Instructions for the task:
Return all of the records below verbatim, with every line unchanged.

Data entries:
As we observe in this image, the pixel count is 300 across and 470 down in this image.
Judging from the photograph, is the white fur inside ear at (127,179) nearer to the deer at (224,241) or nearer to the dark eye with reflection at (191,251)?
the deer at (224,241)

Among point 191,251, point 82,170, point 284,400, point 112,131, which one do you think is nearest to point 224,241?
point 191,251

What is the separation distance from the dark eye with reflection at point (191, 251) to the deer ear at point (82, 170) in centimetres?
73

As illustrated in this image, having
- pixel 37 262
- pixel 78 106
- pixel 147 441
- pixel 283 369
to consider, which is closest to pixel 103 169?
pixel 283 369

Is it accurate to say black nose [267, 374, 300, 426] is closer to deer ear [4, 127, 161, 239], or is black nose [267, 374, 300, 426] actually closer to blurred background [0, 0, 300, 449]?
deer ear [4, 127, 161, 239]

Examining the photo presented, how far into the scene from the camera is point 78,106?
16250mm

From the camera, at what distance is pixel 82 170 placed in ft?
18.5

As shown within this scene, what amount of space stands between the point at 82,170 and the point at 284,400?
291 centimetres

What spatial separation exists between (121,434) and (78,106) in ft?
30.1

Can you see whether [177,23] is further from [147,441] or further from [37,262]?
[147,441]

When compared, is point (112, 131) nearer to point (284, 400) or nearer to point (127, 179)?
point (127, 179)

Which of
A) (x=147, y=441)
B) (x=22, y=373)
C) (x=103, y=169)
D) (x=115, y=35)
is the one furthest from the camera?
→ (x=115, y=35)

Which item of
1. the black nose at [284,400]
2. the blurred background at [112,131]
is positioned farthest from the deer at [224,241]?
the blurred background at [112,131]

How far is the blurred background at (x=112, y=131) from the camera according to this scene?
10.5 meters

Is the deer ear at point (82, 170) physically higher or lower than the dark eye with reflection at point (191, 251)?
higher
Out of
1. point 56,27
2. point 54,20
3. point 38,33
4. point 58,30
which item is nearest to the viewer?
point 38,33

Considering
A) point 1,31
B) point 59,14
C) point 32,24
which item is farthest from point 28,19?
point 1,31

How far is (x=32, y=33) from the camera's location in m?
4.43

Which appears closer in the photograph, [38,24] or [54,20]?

Worked answer:
As we observe in this image, the pixel count is 300 across and 470 down in this image.
Judging from the photograph, is the white fur inside ear at (127,179) nearer to the deer at (224,241) or nearer to the dark eye with reflection at (191,251)?
the deer at (224,241)

Among point 191,251, point 82,170, point 284,400, point 112,131, which one do you think is nearest to point 224,241?
point 191,251

What is the separation distance from the dark eye with reflection at point (191, 251) to the deer ear at point (82, 170) in centimetres?
73

As illustrated in this image, having
- pixel 37 262
- pixel 78 106
- pixel 147 441
- pixel 283 369
to consider, which is closest to pixel 103 169?
pixel 283 369

Is it accurate to say black nose [267, 374, 300, 426] is closer to deer ear [4, 127, 161, 239], or is black nose [267, 374, 300, 426] actually closer to blurred background [0, 0, 300, 449]?
deer ear [4, 127, 161, 239]

Examining the photo presented, how far into the scene from the camera is point 78,106?
16250mm

From the camera, at what distance is pixel 82 170 placed in ft?
18.5

As shown within this scene, what amount of space stands between the point at 82,170 and the point at 284,400?
291 centimetres

What spatial separation exists between (121,434) and (78,106) in ft?
30.1

Can you see whether [177,23] is further from [147,441] or further from [37,262]?
[147,441]

When compared, is point (112, 131) nearer to point (284, 400) or nearer to point (127, 179)?
point (127, 179)

Which of
A) (x=147, y=441)
B) (x=22, y=373)
C) (x=103, y=169)
D) (x=115, y=35)
is the one furthest from the camera?
→ (x=115, y=35)

Which item of
1. the black nose at [284,400]
2. the blurred background at [112,131]
is positioned farthest from the deer at [224,241]?
the blurred background at [112,131]

How far is the blurred background at (x=112, y=131) from the camera according to this scene?
10.5 meters

Is the deer ear at point (82, 170) physically higher or lower than the dark eye with reflection at point (191, 251)?
higher
Out of
1. point 56,27
2. point 54,20
3. point 38,33
4. point 58,30
which item is nearest to the viewer?
point 38,33

Considering
A) point 1,31
B) point 59,14
C) point 32,24
which item is farthest from point 28,19?
point 1,31

How far is (x=32, y=33) from the camera's location in m?
4.43

Which appears closer in the photograph, [38,24] or [54,20]?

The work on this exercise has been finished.